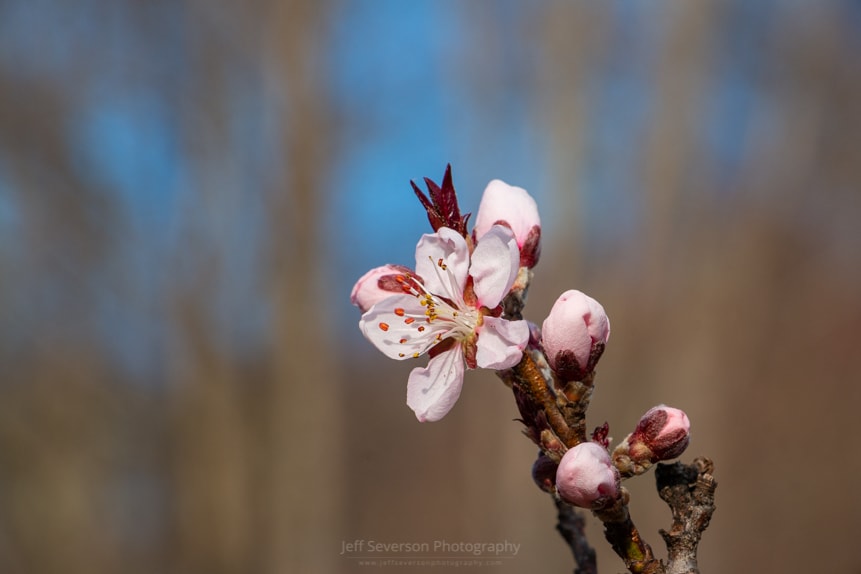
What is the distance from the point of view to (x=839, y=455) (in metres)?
_ _ _ _ _
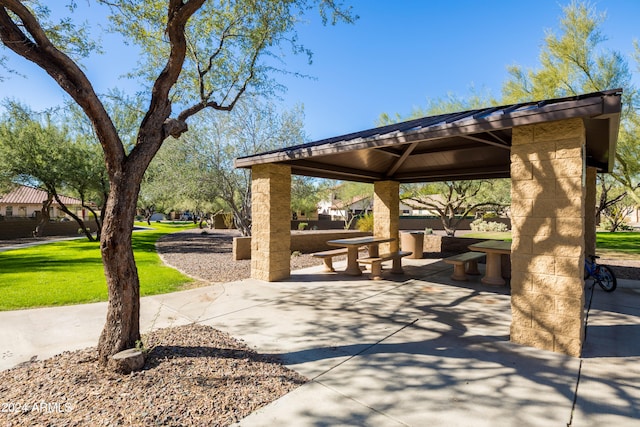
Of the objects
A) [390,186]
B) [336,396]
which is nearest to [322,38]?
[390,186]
_ _ _ _ _
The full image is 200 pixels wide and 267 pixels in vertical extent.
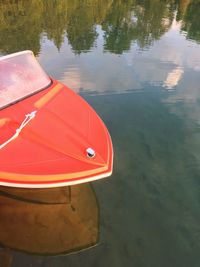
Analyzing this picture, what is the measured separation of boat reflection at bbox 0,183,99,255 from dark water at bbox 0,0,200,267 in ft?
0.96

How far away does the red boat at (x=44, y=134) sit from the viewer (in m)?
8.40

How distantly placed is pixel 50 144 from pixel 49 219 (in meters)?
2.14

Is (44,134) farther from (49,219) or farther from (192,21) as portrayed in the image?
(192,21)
_ _ _ _ _
Copy out every line in the entries above that contains the string "from". Case counts, so match its capitalization.

What is the distance from the point of view to (x=839, y=455) (in metres)?
Analyzing this picture, what is the measured separation of boat reflection at bbox 0,183,99,255 from dark water at bbox 0,0,200,267 in ft?
How far away does the red boat at (x=44, y=134) sit from the viewer (in m)?
How distantly placed is pixel 50 144 from pixel 49 219 (in meters)?
Is (44,134) farther from (49,219) or farther from (192,21) as portrayed in the image?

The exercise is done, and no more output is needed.